PETUNJUK TUGAS
Temukan setiap baris di bawah yang memuat kata "tree", lalu salin baris-baris tersebut secara utuh.

BAHAN TUGAS
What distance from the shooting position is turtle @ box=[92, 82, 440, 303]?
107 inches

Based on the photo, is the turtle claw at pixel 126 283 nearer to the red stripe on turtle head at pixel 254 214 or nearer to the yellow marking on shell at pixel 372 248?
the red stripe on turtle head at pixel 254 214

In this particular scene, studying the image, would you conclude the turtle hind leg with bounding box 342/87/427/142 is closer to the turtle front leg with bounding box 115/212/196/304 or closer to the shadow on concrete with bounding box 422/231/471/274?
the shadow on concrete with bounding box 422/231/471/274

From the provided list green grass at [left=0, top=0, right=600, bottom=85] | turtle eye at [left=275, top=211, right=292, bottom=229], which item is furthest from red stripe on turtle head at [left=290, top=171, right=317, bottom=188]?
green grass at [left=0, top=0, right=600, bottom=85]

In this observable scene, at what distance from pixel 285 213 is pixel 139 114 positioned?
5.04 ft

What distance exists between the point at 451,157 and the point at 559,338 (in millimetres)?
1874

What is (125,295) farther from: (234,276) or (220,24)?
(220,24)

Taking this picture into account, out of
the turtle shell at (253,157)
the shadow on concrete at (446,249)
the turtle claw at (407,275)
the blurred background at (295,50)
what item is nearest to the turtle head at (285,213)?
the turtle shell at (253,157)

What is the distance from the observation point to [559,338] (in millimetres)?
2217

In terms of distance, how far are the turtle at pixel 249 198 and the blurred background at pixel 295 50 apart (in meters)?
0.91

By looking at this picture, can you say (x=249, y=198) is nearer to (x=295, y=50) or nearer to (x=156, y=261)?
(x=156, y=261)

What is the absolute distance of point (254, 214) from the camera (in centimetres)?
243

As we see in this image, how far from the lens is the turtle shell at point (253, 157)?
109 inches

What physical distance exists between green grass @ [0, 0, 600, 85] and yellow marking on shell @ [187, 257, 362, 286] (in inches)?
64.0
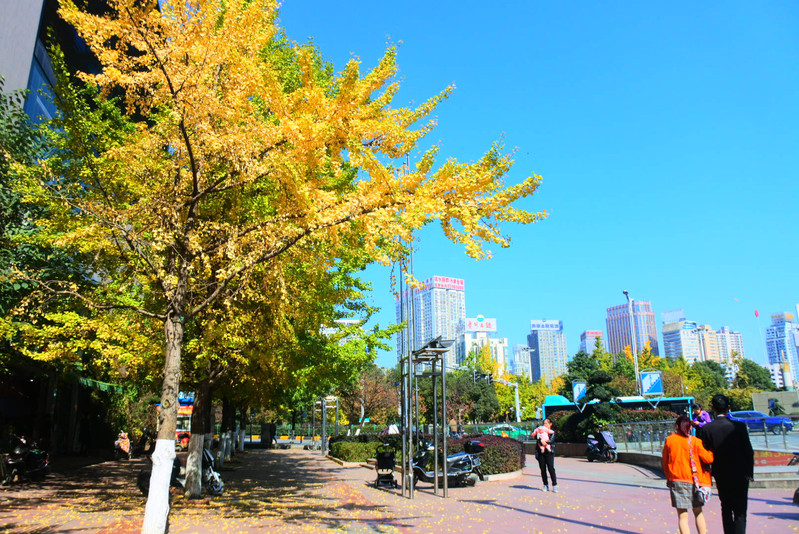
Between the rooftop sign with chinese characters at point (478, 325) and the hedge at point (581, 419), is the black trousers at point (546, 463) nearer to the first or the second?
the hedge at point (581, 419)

...

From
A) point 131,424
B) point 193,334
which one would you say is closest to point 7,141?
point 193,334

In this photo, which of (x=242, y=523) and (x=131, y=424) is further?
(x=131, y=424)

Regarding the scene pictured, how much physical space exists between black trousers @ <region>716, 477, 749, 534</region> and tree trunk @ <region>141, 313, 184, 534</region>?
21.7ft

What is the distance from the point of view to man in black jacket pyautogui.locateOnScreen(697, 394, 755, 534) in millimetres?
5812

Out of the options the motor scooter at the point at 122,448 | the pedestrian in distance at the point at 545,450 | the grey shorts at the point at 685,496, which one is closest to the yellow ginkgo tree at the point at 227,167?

JAWABAN AKHIR
Regarding the scene pictured, how much physical space exists between black trousers @ <region>716, 477, 749, 534</region> and tree trunk @ <region>141, 313, 184, 534</region>?
Out of the options the motor scooter at the point at 122,448 | the pedestrian in distance at the point at 545,450 | the grey shorts at the point at 685,496, which one is closest to the yellow ginkgo tree at the point at 227,167?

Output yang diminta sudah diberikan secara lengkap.